A boss I had at another job would schedule meetings for eight in the morning or one in the afternoon, and then harangue employees who were a few minutes late. Anyone who has ever eaten at a restaurant will tell you that sometimes, you aren’t finished in an hour if the service is bad. Recently, we had an office lunch that stretched almost two hours, as it took the better part of an hour just to get our food. Knowing this, it is extremely petty for a boss to schedule a meeting right at the end of lunch hour and then yell at those who were tardy. It’s also not a good way to build morale, either. What really bugged me about this particular boss was that he was the worst offender about showing up on time or taking long lunch hours. Irritated at his tactics, I decided that it was time to expose his hypocrisy. I waited at the door one morning for him to arrive. Coworkers inquired about what I was doing, and I told them that if he was going to hold us accountable, we should hold him accountable. He arrived ten minutes late, and did not appreciate being embarrassed. Of course, he stopped his nonsense after that, too.

It’s not just in the professional world where bosses are obsessed with the time clock. When I worked at the hotel, I was dressed down for calling in to say that I would be late due to the weather. A tornado was passing through, and I didn’t think it was quite prudent to risk my life in order to be there on time. Silly me.

When I worked at the ice cream shop, my hours were two-thirty to close. Close was supposed to be at eleven, but I was lucky to leave by twelve. Despite the fact that I was working well beyond close, which meant that I was working more than eight hours, if I showed up even five minutes late, I didn’t hear the end of it. If my presence had been crucial, that would have been one thing, but it wasn’t. The first thirty minutes were a shift overlap, so there were always extra people on the floor and little for the incoming shift to do.

So why, then, the obsessiveness about time, even when time doesn’t really matter? Simple. Ego. Vanity. Control. Power. Jumping someone about arbitrarily established work hours is a way to show who’s the boss, who is in control. It’s a way of telling your subordinates, "I own you." Of course, the bullying approach to management is stupid and counterproductive, and a big reason why American businesses are tanking. When you have bad managers, one of two things happen, either employees become apathetic or employees leave. Both are anathema to a successful organization.
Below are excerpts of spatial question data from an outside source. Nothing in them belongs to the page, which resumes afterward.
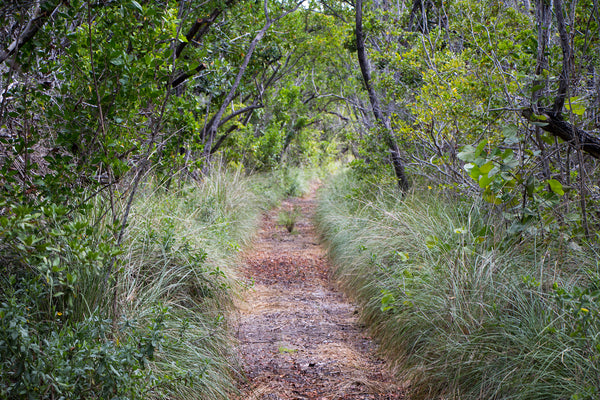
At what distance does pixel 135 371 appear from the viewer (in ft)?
7.95

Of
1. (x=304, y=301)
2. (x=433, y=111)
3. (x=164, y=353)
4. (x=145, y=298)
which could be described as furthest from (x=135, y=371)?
(x=433, y=111)

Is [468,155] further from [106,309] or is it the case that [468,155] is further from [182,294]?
[182,294]

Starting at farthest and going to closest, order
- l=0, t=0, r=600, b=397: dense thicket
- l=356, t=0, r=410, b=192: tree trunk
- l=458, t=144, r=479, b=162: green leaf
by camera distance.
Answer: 1. l=356, t=0, r=410, b=192: tree trunk
2. l=458, t=144, r=479, b=162: green leaf
3. l=0, t=0, r=600, b=397: dense thicket

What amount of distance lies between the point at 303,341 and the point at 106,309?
6.42 ft

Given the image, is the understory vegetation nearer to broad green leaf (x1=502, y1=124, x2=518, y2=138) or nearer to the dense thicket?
the dense thicket

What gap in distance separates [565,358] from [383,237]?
2.92 m

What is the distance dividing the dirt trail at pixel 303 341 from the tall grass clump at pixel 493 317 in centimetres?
24

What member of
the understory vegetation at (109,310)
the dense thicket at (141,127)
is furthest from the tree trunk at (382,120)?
the understory vegetation at (109,310)

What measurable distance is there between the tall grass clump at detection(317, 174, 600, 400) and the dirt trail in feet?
0.80

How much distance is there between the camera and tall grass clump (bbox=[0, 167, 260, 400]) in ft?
7.11

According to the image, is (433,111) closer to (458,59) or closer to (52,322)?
(458,59)

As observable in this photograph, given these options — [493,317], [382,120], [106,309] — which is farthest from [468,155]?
[382,120]

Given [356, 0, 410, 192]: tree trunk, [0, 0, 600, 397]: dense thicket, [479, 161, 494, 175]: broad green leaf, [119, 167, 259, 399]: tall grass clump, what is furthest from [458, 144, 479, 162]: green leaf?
[356, 0, 410, 192]: tree trunk

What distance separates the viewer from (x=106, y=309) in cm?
296
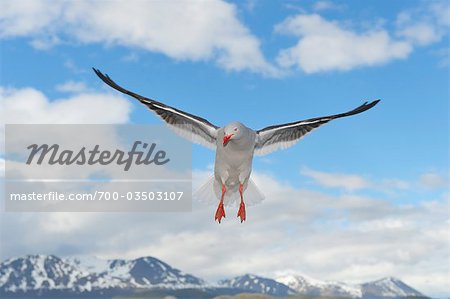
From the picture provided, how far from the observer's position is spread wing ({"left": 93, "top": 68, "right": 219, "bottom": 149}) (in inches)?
1066

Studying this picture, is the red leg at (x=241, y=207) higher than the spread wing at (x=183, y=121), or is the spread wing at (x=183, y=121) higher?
the spread wing at (x=183, y=121)

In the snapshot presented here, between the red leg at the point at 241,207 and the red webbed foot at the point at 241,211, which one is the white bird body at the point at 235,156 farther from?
the red webbed foot at the point at 241,211

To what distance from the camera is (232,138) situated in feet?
78.1

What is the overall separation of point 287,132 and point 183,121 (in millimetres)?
4791

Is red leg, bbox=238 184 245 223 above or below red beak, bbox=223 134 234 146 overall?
below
If you look at the American Civil War, one of the reasons the North won was superior industrial output. The problem with a slave labor system like the antebellum South is that those who are doing the bulk of the labor have no incentive to produce beyond the quality and quantity necessary to prevent the sting of the whip on the flesh. The slaves did not care beyond what the masters cared, and why would they? Why help a bully? With a different labor system, the South could have been much more productive. It wasn’t, and the overall apathy of the workers contributed to its ultimate defeat.

After the Civil War, many of the former slaves, having grown weary and resentful over how they were treated, left the South, leaving if devoid of some of its best laborers. After all, if given a choice, why work for someone who mistreats you if you do not have to?

There are strong parallels between the Civil War South and today’s work organizations. When workers become apathetic because they feel like slaves or when they flee an organization like the freedmen left the South, what is left is an organization that never reaches its potential and is lacking some of its best and brightest talents. The organization can survive for a time, but ultimately it will collapse.

The solution, then, is to treat people like the talented and intelligent individuals that they are. In the short term, fear can be a powerful motivator, but in the long run, all dictatorships fail. Fear does not beget loyalty and trust, only resentment and betrayal.